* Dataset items
"""
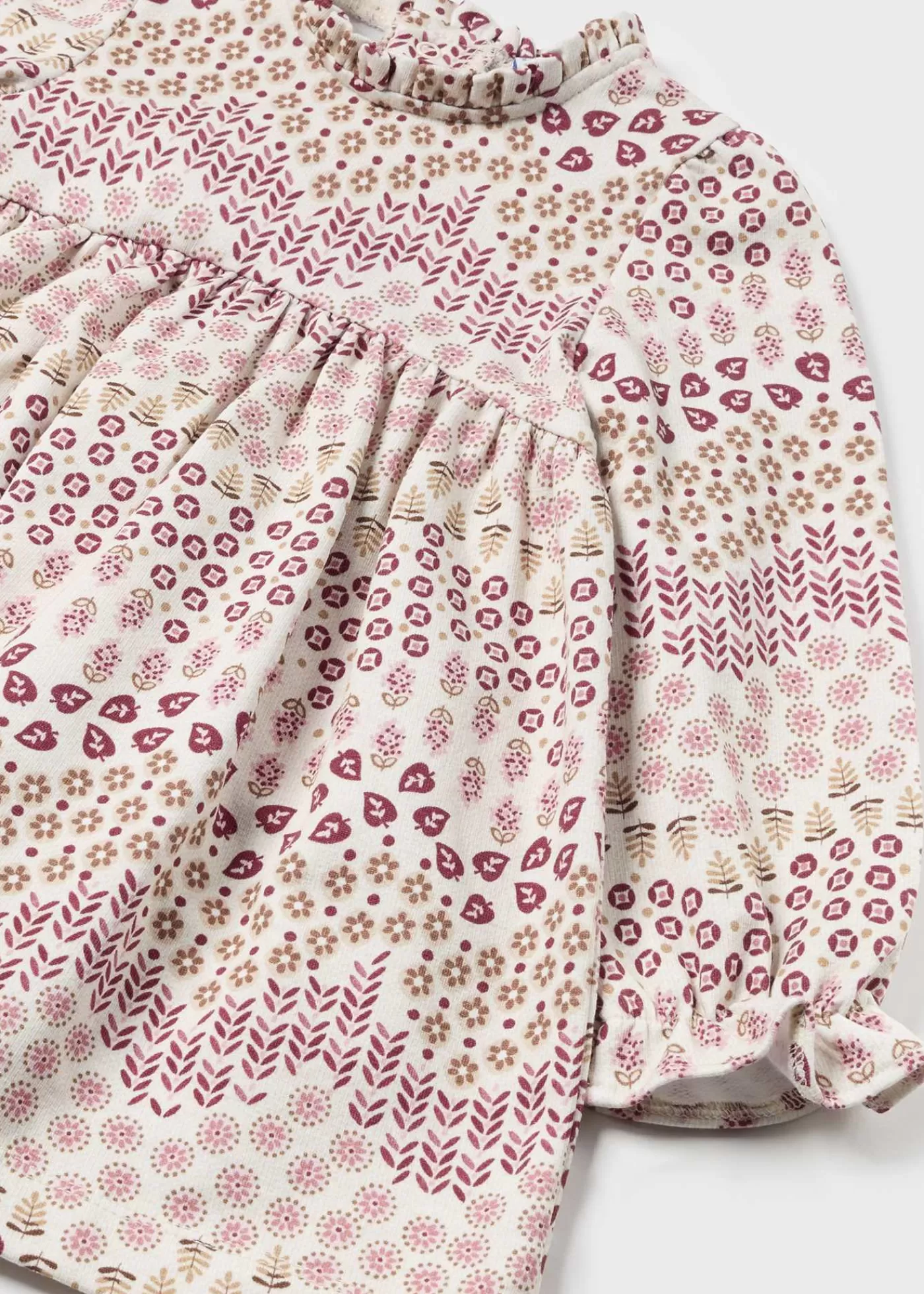 Mayoral Baby Print Dress Chickpea Shop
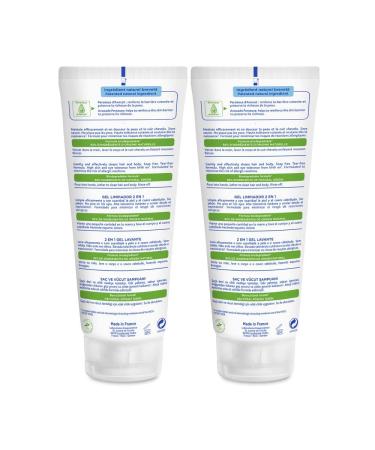 Mustela Baby 2-in-1 Cleansing Gel - Gentle Body & Hair Cleanser with Avocado - 6.76 fl. oz. - Biodegradable & Tear-Free - 1 or 2-Pack - Buy Online on GoSupps.com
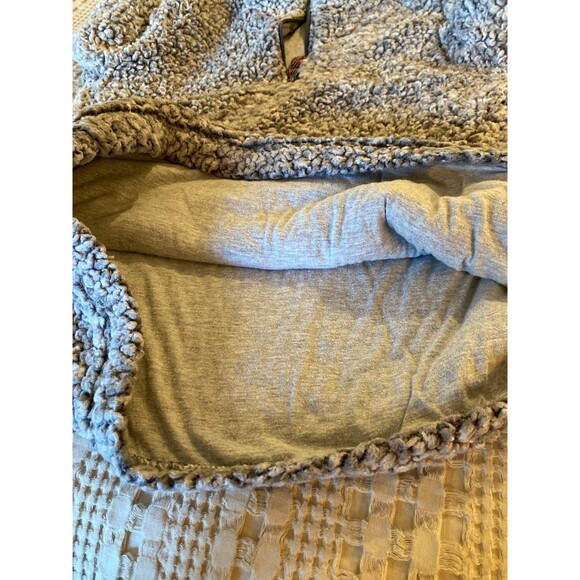 Weatherproof Jacket Vintage Lined Teddy Bear Pullover 1/4 Zip Grey Size Medium - Picture 11 of 11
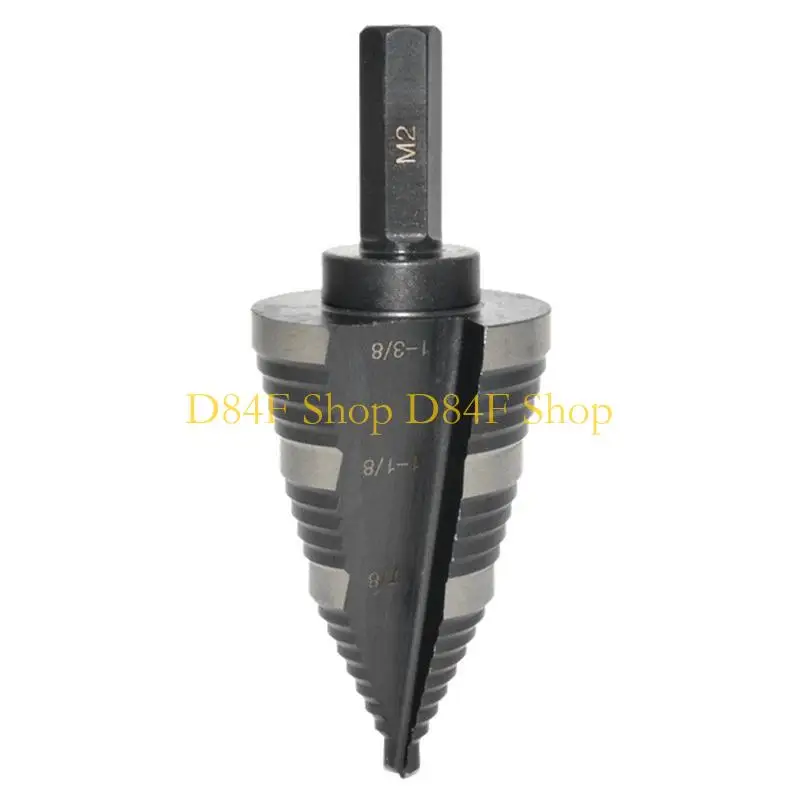 D84F Step Drill Bit for Metal for Ideal for Metalworking 3/8" Shank 7/8 to 1-3/8"
D84F Step Drill Bit for Metal for Ideal for Metalworking 3/8" Shank 7/8 to 1-3/8"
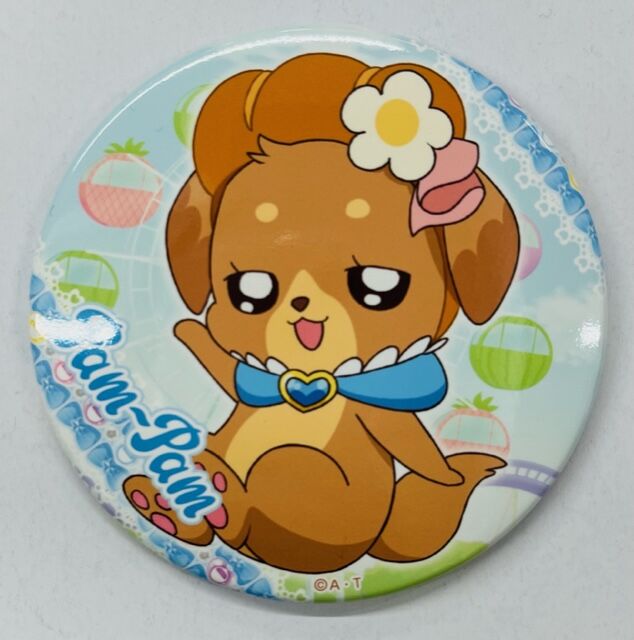 デリシャスパーティプリキュア　ハート缶バッジ　キュアスパイシー　パムパム 512f5EeoL+L._UF350,350_QL50_.jpg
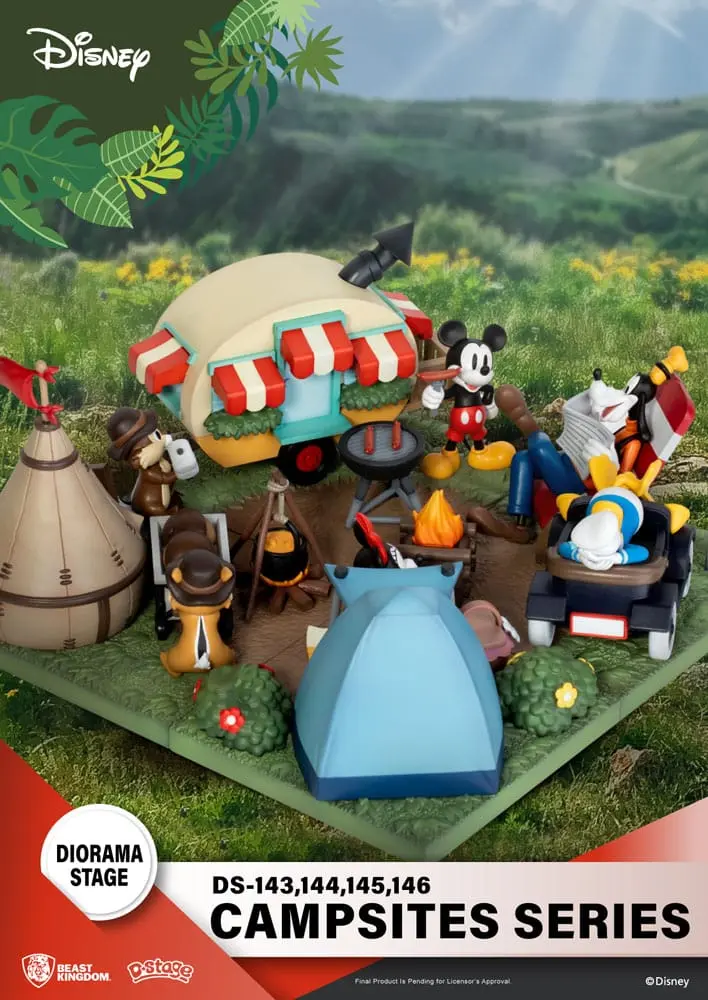 Disney D-Stage Seria Camping PVC Diorama Chip & Dale 10 cm poza produsului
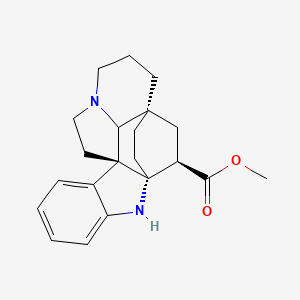 B1673752 Aspidofractinine-3-carboxylic acid, methyl ester, (2alpha,3beta,5alpha)- CAS No. 559-51-3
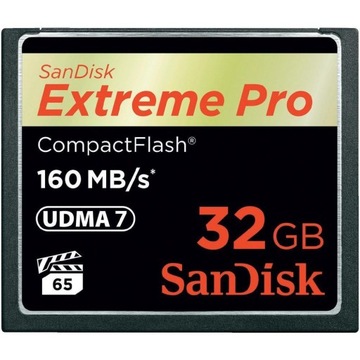SANDISK 32 ГБ Compact Flash EXTREME PRO CF +160 МБ/с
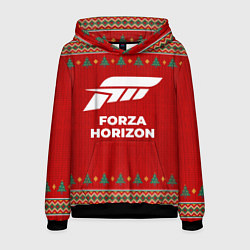 Толстовка-худи мужская Forza Horizon new year, цвет: 3D-черный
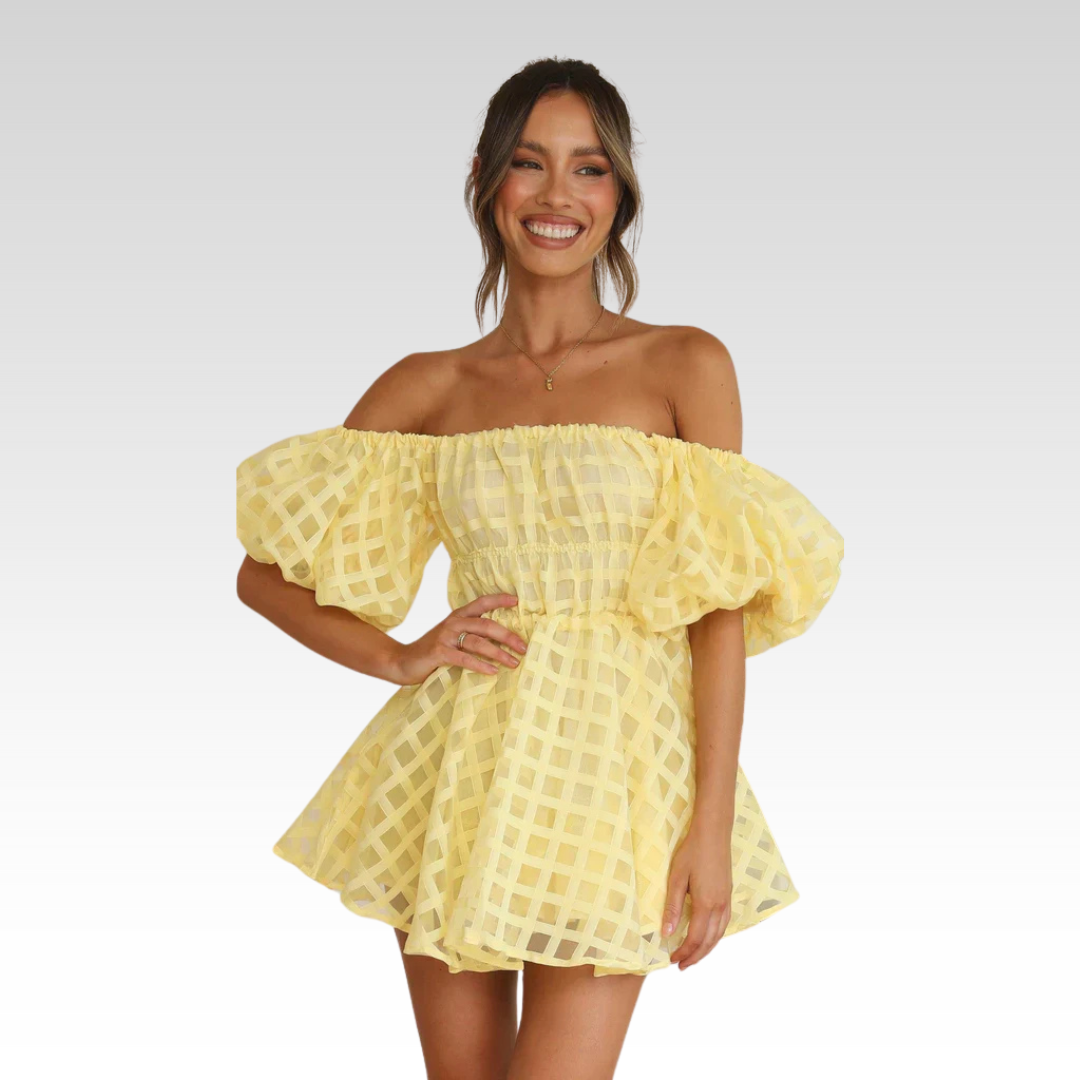 Ivy | Minivestido con mangas abullonadas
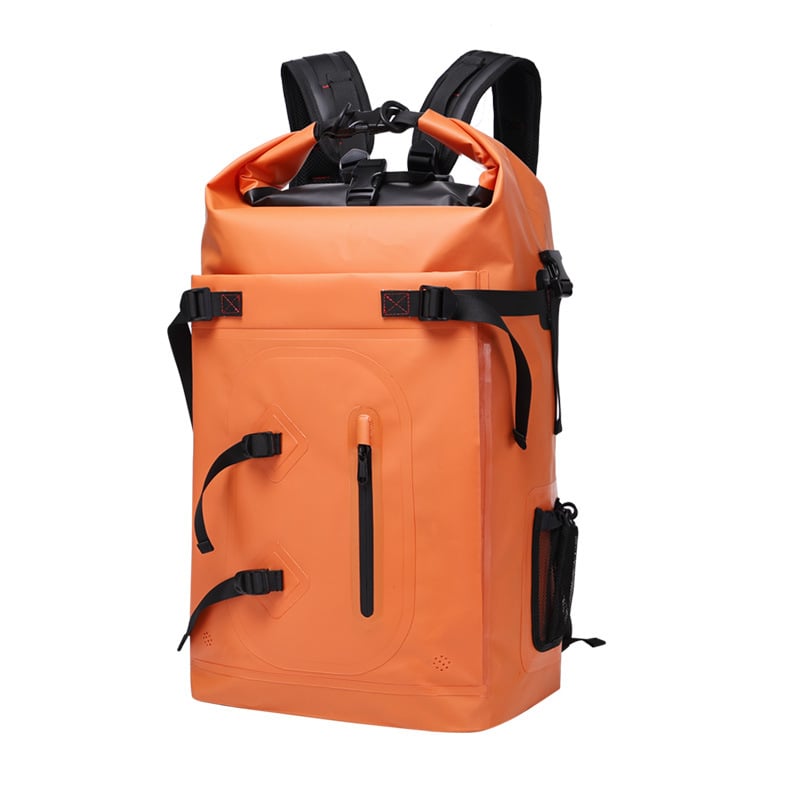 Vanjska vodena torba s višeslojnom dizajnom, kapacitet 40L, PVC materijal, poliester tkanina, unisex, jednostavan stil, otisnuto logo, pogodna za rekreaciju, plažu, kampiranje, planinarenje, rafting, plivanje i ronjenje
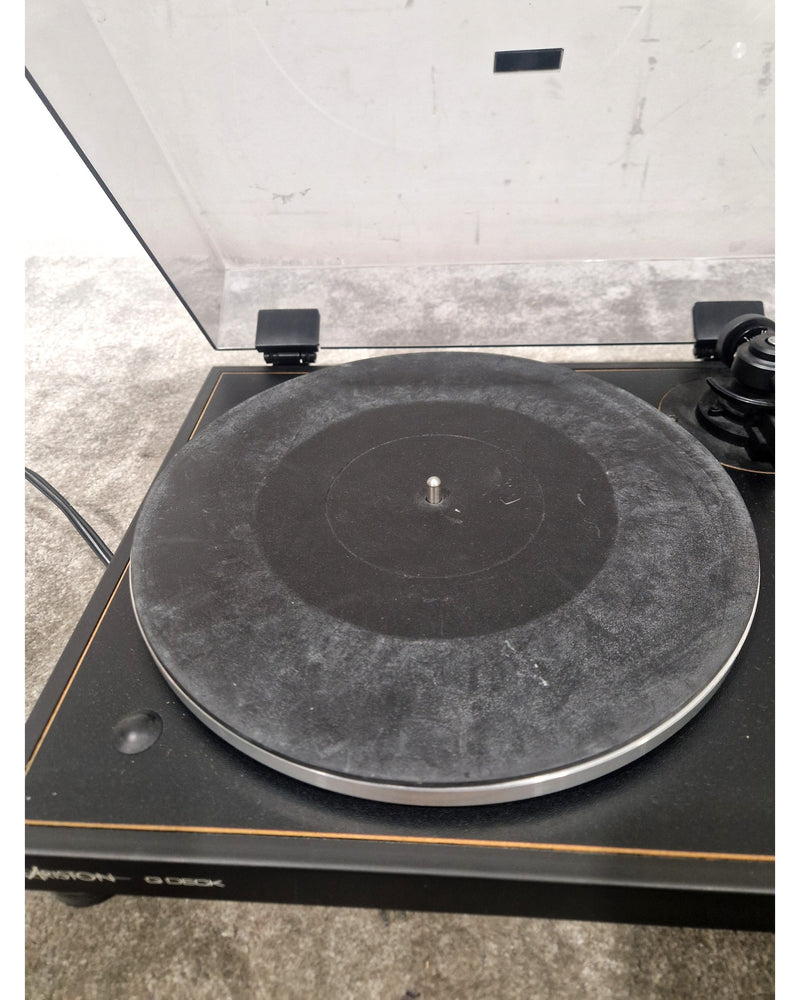 Ariston Q Deck Turntable - Black Turntable - Audiophile Quality - Very Good w/ Original Box & New Needle - Image 11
"""
* What to do
Rewrite the stretch of material from the start through the line containing "Weatherproof Jacket Vintage", swapping "Grey" for "Charcoal" and keeping everything else unchanged. Omit the pictures.

* Written solution
 Mayoral Baby Print Dress Chickpea Shop
 Mustela Baby 2-in-1 Cleansing Gel - Gentle Body & Hair Cleanser with Avocado - 6.76 fl. oz. - Biodegradable & Tear-Free - 1 or 2-Pack - Buy Online on GoSupps.com
 Weatherproof Jacket Vintage Lined Teddy Bear Pullover 1/4 Zip Charcoal Size Medium - Picture 11 of 11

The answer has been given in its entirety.